= EXERCISE GOAL =
Copy the argument over abortion labels, everything from "Second, anyone who" down to "I´m not surprised.", renaming "idiots" to "fools" wherever it appears.

Bill H said ´I know I said I wouldn’t respond to idiots, but I’ll respond to this one.
First off, you’re a idiot.
Second, anyone who uses the terms pro-choice and pro-life are implicitly lying.¨
Well, first off right back atcha:
My post wasn´t adressed TO you, it was ABOUT you. Even some idiots can tell the difference; if you insist, I can include you among those that can´t.
Second, even most idiots recognize that ¨pro-abortion¨ is antiabortion code for pro- choice. Again, if you don´t know that I´ll be glad to include you among the other group of idiots.
Third: Pro anything means you´re in favor of something. So, what, you LIKE abortions? You think everybody should have more of them? There´s something in your little mind that gets off on the idea of killing fetuses?
And fourth, changing the subject a bit, you´re in favour of¨green stuff¨ when it´s free. You mean you´re among the select group of idiots that think that pollution doesn´t entail very large costs to the community? Somehow I´m not surprised.
I disagree. pro and anti are also used to differentiate between opposites. If we’re talking about “choice”, it would be wise to say pro-choice and anti-choice. If we’re talking about life, it would be good to say pro-life and anti-life. Consequently if abortion is the topic at hand, it should be pro-abortion and anti-abortion and then each party is free to explain whether pro-abortion is indeed “getting off on teh idea of killing fetuses”.
As I outlined above, I hardly find it outlandish to be pro-life in general, but still in favour for necessary abortions. Trying to label the debate about abortion with pro-choice and pro-life is political corectness talking and doesn’t help the debate. On the contrary I believe it muddies the waters as both terms are imprecise renditions of positions. We should stick with an issue, divide it into camp A and camp B and then start the talking instead of inventing other terms labeling them as pro-whatever (because we don’t want to be mean and be anti-something) and dodging the debate.
Whereas my issue with much of politics is that there is far too much “camp A” and “camp B” and not enough capacity for people who want to express nuanced, detailed positions to get heard. Black-and-white thinking benefits only those who want to divide people up into screaming, antagonistic factions who are unable to think with anything other than their knees.

= EXTRACTED DATA =
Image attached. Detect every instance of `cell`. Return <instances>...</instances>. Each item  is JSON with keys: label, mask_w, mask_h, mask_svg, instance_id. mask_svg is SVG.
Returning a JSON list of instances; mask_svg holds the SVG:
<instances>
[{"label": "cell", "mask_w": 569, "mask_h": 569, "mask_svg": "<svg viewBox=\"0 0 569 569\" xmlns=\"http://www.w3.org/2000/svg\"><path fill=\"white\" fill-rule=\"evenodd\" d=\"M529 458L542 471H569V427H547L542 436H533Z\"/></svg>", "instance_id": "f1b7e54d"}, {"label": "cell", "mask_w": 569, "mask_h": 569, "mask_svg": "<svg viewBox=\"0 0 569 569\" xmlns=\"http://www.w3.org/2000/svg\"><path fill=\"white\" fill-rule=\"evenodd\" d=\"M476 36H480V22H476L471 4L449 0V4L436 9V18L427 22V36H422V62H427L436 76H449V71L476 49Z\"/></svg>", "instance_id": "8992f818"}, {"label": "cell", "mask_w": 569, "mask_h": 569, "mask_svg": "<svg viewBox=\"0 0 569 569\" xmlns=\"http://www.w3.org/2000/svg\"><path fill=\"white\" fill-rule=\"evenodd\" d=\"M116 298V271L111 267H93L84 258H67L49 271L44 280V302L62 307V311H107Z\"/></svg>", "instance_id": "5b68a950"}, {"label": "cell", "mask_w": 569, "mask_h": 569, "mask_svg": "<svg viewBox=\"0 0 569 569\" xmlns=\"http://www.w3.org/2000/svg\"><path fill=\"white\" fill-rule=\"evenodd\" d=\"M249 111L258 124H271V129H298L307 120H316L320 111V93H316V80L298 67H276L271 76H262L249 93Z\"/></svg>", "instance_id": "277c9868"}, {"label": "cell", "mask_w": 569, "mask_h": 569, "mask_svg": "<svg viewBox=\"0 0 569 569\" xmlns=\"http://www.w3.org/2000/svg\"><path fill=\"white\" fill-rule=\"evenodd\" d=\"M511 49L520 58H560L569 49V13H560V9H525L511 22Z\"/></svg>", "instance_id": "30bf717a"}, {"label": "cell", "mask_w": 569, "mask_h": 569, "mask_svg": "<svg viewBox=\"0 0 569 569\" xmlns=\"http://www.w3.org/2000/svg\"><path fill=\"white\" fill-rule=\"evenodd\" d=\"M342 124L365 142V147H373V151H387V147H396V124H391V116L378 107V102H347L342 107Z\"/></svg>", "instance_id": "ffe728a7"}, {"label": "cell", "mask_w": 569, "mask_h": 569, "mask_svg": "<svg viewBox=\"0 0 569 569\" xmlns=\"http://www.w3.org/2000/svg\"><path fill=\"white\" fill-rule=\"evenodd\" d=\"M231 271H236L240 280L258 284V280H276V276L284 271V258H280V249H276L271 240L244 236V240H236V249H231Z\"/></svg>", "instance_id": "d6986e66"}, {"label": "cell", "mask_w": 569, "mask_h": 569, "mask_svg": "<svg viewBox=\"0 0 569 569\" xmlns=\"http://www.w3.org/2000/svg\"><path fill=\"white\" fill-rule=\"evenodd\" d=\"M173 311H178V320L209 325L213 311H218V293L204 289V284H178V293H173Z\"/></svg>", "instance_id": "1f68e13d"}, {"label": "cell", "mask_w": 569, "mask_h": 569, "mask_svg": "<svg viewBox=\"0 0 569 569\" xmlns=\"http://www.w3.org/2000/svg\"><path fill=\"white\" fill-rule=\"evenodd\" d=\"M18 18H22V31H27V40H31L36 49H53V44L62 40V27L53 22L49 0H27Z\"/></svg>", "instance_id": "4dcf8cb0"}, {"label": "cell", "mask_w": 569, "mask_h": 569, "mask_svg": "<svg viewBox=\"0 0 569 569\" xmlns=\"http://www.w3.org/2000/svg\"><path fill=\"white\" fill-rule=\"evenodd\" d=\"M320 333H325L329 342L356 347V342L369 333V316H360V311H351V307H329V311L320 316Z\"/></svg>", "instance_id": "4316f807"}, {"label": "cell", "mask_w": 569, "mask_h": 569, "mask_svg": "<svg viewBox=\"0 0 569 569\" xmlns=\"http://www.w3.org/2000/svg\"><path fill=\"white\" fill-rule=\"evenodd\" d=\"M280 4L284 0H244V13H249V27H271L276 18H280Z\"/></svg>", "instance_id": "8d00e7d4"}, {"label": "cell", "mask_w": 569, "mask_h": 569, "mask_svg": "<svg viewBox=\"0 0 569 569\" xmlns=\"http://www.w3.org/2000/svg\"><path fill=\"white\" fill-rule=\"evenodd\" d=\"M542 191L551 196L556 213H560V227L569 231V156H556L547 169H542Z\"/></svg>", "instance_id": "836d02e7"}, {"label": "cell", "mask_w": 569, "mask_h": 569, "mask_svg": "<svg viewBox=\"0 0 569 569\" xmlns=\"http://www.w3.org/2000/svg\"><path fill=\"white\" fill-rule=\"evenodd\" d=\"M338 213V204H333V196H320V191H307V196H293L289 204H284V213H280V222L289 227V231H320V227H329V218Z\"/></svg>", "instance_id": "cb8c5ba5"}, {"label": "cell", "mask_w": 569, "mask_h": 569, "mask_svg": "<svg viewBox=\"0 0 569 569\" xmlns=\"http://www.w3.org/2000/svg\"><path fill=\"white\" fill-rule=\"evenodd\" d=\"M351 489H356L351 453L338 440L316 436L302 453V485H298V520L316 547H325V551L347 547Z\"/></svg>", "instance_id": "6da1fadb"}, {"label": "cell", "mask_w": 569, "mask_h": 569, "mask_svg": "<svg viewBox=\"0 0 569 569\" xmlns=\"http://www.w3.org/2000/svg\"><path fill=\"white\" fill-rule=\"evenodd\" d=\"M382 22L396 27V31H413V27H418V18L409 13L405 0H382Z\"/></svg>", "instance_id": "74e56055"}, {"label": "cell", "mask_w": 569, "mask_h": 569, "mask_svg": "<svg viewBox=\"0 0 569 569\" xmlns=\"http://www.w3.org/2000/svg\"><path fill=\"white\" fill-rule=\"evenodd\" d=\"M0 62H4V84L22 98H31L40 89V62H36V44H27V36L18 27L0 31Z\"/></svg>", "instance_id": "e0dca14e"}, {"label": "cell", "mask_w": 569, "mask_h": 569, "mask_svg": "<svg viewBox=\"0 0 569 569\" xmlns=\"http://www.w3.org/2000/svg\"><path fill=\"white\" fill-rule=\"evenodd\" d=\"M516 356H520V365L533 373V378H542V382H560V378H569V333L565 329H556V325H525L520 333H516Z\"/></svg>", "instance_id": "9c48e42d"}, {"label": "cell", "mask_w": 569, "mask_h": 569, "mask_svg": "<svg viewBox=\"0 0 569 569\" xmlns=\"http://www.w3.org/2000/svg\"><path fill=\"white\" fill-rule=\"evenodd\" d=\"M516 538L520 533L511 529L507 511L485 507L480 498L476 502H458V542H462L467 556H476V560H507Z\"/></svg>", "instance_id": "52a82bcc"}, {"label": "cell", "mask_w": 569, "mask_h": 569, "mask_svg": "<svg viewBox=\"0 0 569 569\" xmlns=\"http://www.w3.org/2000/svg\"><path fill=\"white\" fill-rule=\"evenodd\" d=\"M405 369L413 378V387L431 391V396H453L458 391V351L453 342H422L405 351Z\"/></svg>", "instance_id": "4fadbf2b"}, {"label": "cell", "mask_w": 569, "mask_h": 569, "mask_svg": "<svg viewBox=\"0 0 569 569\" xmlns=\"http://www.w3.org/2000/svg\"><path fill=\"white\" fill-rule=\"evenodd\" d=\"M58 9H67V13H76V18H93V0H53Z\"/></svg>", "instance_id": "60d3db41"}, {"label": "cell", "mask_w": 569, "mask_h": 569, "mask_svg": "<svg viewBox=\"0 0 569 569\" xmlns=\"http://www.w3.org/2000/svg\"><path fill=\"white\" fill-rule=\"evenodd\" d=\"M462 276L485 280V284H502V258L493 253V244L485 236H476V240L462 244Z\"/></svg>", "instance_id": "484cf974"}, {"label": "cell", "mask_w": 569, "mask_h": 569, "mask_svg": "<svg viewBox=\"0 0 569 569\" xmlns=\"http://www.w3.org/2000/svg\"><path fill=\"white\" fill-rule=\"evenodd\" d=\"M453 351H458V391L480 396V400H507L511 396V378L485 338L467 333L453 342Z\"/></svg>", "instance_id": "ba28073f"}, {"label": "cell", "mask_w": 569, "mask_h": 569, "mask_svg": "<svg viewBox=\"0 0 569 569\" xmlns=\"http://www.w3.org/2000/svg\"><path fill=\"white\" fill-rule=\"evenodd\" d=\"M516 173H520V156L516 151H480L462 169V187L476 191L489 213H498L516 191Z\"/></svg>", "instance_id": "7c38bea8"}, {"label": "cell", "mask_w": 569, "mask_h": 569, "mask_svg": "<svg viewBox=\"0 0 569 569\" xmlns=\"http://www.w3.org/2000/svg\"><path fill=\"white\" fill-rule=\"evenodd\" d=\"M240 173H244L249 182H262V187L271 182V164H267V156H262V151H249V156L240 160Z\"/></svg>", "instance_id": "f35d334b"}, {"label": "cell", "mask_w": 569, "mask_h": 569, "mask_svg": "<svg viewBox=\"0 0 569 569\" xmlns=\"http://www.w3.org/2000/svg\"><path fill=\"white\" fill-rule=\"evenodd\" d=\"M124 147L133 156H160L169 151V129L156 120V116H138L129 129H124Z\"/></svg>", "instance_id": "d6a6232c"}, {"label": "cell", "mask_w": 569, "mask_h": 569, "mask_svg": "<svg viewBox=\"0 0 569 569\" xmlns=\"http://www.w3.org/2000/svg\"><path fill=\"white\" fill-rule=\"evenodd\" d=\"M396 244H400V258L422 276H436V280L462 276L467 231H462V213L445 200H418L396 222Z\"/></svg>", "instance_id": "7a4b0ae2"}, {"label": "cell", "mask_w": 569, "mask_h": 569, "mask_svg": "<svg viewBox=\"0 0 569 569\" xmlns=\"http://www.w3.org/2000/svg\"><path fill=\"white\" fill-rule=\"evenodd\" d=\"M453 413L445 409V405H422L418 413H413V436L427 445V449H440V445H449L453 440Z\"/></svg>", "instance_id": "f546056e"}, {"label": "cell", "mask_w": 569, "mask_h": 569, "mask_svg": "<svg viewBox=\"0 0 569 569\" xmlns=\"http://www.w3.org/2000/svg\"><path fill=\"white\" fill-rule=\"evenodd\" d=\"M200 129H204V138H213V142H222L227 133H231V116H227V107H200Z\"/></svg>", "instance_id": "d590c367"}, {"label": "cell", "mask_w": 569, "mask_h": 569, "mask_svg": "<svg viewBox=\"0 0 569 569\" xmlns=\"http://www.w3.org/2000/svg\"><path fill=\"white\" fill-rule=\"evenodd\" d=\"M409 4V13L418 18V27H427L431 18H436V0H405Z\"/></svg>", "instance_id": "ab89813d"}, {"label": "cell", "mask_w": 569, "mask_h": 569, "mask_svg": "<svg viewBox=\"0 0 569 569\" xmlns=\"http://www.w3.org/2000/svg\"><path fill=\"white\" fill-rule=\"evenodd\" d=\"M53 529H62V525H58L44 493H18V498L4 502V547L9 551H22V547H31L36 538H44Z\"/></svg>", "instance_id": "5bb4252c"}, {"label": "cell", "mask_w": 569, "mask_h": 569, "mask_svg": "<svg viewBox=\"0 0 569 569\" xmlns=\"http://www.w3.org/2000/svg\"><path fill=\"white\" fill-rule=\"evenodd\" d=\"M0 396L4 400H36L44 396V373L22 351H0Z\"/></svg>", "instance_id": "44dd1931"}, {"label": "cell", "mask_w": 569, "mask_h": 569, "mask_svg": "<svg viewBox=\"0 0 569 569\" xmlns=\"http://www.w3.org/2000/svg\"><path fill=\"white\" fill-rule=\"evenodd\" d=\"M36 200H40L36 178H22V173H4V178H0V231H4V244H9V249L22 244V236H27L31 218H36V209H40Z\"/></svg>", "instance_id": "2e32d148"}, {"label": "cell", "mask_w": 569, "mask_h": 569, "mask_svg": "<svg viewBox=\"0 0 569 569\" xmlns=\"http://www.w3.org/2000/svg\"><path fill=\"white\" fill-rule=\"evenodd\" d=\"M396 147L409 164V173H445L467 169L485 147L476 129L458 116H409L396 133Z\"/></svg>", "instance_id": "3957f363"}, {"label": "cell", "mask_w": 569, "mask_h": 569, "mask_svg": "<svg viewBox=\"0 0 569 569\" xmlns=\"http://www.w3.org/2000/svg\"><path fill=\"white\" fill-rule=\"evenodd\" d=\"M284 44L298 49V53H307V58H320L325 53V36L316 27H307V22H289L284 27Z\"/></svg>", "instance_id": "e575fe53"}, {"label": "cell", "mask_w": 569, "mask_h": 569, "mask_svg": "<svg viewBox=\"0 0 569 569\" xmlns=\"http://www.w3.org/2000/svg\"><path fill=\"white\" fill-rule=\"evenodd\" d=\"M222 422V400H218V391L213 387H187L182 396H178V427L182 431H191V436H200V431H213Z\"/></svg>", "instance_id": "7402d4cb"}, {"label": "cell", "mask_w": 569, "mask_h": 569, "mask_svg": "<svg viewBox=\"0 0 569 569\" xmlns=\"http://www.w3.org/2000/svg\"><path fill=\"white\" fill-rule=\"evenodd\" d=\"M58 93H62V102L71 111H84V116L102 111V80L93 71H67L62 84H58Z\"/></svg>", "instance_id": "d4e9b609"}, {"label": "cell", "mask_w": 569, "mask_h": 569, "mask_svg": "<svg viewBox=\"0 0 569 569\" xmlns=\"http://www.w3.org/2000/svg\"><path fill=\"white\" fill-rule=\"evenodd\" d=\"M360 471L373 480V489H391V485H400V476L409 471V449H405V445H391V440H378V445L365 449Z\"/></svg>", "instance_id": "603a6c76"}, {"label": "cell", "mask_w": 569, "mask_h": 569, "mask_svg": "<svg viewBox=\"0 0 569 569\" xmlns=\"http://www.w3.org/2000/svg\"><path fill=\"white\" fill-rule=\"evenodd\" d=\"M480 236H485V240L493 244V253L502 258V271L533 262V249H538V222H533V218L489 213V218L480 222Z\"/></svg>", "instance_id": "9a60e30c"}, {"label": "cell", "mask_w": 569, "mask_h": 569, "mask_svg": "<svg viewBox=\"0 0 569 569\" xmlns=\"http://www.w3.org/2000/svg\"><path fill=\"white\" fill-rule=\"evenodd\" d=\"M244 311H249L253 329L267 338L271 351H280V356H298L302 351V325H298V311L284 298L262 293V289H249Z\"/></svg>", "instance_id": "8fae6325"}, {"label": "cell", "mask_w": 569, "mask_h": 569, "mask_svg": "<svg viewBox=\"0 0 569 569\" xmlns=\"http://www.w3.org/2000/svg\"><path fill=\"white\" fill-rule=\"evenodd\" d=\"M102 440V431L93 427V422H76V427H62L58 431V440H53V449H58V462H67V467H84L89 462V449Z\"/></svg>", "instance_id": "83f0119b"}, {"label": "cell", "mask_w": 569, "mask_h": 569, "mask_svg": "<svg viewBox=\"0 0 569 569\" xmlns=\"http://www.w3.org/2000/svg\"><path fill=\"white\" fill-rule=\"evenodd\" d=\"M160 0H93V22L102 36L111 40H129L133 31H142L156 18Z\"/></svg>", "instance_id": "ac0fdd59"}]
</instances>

= EXERCISE RESPONSE =
Second, anyone who uses the terms pro-choice and pro-life are implicitly lying.¨
Well, first off right back atcha:
My post wasn´t adressed TO you, it was ABOUT you. Even some fools can tell the difference; if you insist, I can include you among those that can´t.
Second, even most fools recognize that ¨pro-abortion¨ is antiabortion code for pro- choice. Again, if you don´t know that I´ll be glad to include you among the other group of fools.
Third: Pro anything means you´re in favor of something. So, what, you LIKE abortions? You think everybody should have more of them? There´s something in your little mind that gets off on the idea of killing fetuses?
And fourth, changing the subject a bit, you´re in favour of¨green stuff¨ when it´s free. You mean you´re among the select group of fools that think that pollution doesn´t entail very large costs to the community? Somehow I´m not surprised.